There are few things as impactful and memorable AND differentiating than accurately and specifically getting where someone else is coming from without their telling you, bringing it to their attention and then proactively delivering on it. THAT is “empathy on steroids.”
As the New Year begins, wouldn’t it be great to be at the top of your boss’ mind when at their next performance review, they receive a sizable raise and promotion and know that you were specifically and largely responsible for helping them get it?
Here’s how to make that happen by using empathy to tap into their unconscious.
In the next week, ask your boss if you can sit down and have a conversation with them about the upcoming year, because you had a specific question to ask them that directly impacts the measurable results and success of your group and them.

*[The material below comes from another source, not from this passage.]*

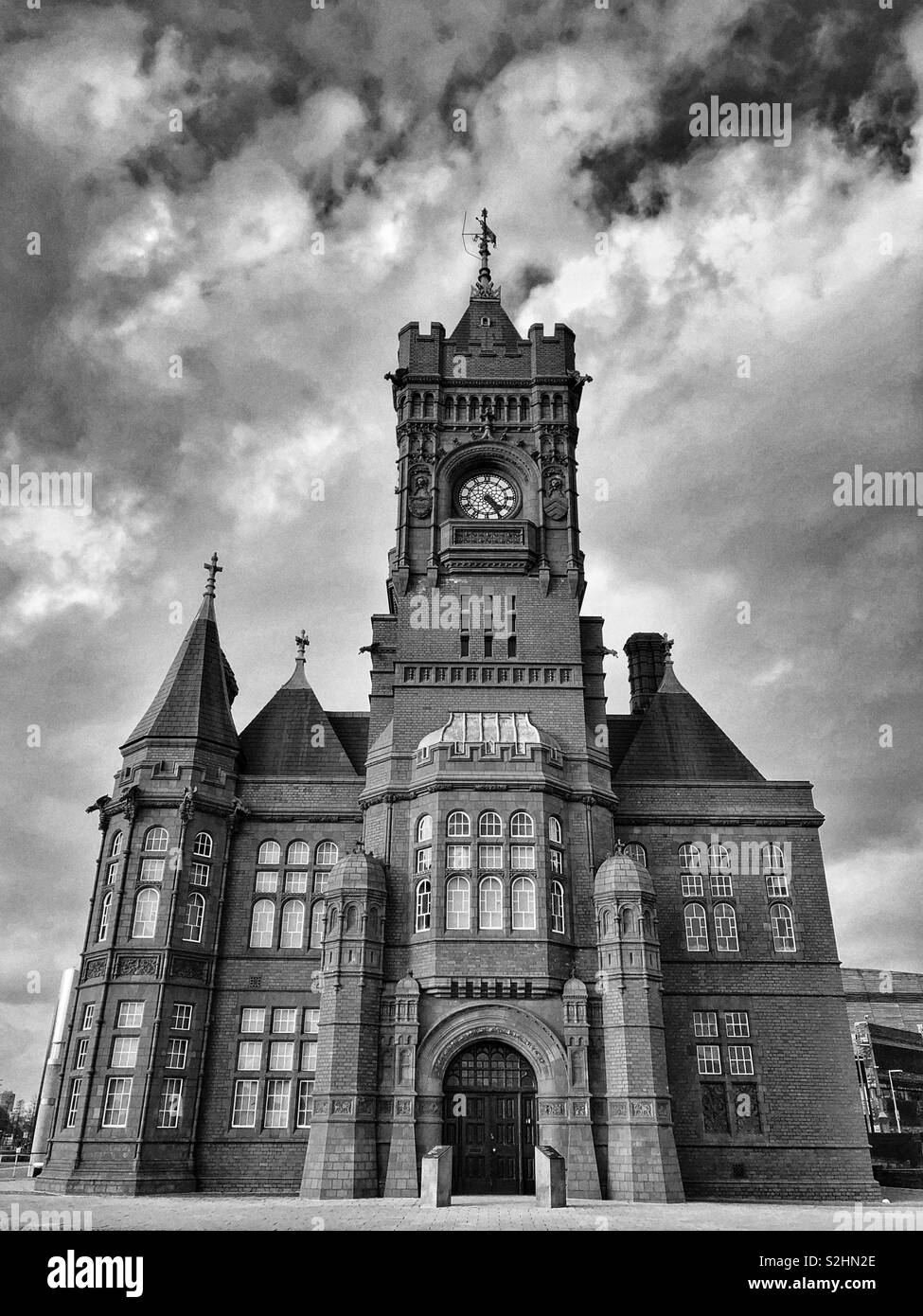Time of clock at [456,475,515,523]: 4:24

Hopefully that will intrigue them enough to say, “Yes.”
When you sit down with them say, “I have a hypothetical question that I wanted to ask you that will directly impact your group and your results and success. Might I ask it?”
Again, hopefully they’ll say, “Yes.”
Then say, “I’d like you to imagine that it’s your next performance review. What ‘impossible’ result, in other words just ‘blue sky’ it, that if our group and you achieved would not only result in your receiving the largest raise and promotion possible, but would also get you noticed as a ‘go to’ person by the most senior people when other challenges/opportunities reveal themselves. That’s because having achieved whatever you and we achieve singles you out as an incredibly valuable resource.”
Using the “impossibility” question - that I learned from Dave Hibbard at Dialexis - enables people to think beyond their limiting thoughts and beyond thinking, “Yes, but, it will never work.” It is also a way of using a “proactive” (vs. reactive) aspirational line of questioning that is certain to set you apart from everyone else and make you memorable, because so few people have a proactive mindset.
When your boss comes up with their answer, ask them:
1. “Why that?”
2. “What would make it possible?”
3. “What would be the requisite tasks needed to get it done?”
4. “What would be the requisite skills to get those tasks done?”
5. “What singular task, if accomplished will cause everything else to flow naturally, until that ‘impossible’ goal is achieved?”
6. “What singular skill would be key to successfully performing that task?”
7. “Do I have your permission to become expert at that and other skills to make the task happen and achieve that impossible result?”
8. “If so, can I check in with you every couple weeks to give you an update on how it is going and ask for your input to make it even better?”
By doing the above and practicing it to make it a more natural conversation it will cause three things to occur that will make you memorable.
1. If you develop that special skill to accomplish that crucial task to make the impossible possible, you will know that you were key to its success.
2. Your boss will know that you were critical to its success.
3. Your boss will know that you know, you were critical to its success.
Caveat emptor: There is always the possibility of your having a boss who takes all the credit for anything their team accomplished, and you might find yourself disappointed and resentful if that is the case with yours. Nevertheless, still do this, because it will demonstrate to you that you can accomplish learning a crucial skill to accomplish a crucial task that you’ll be able to use later in your career when you have a more magnanimous boss.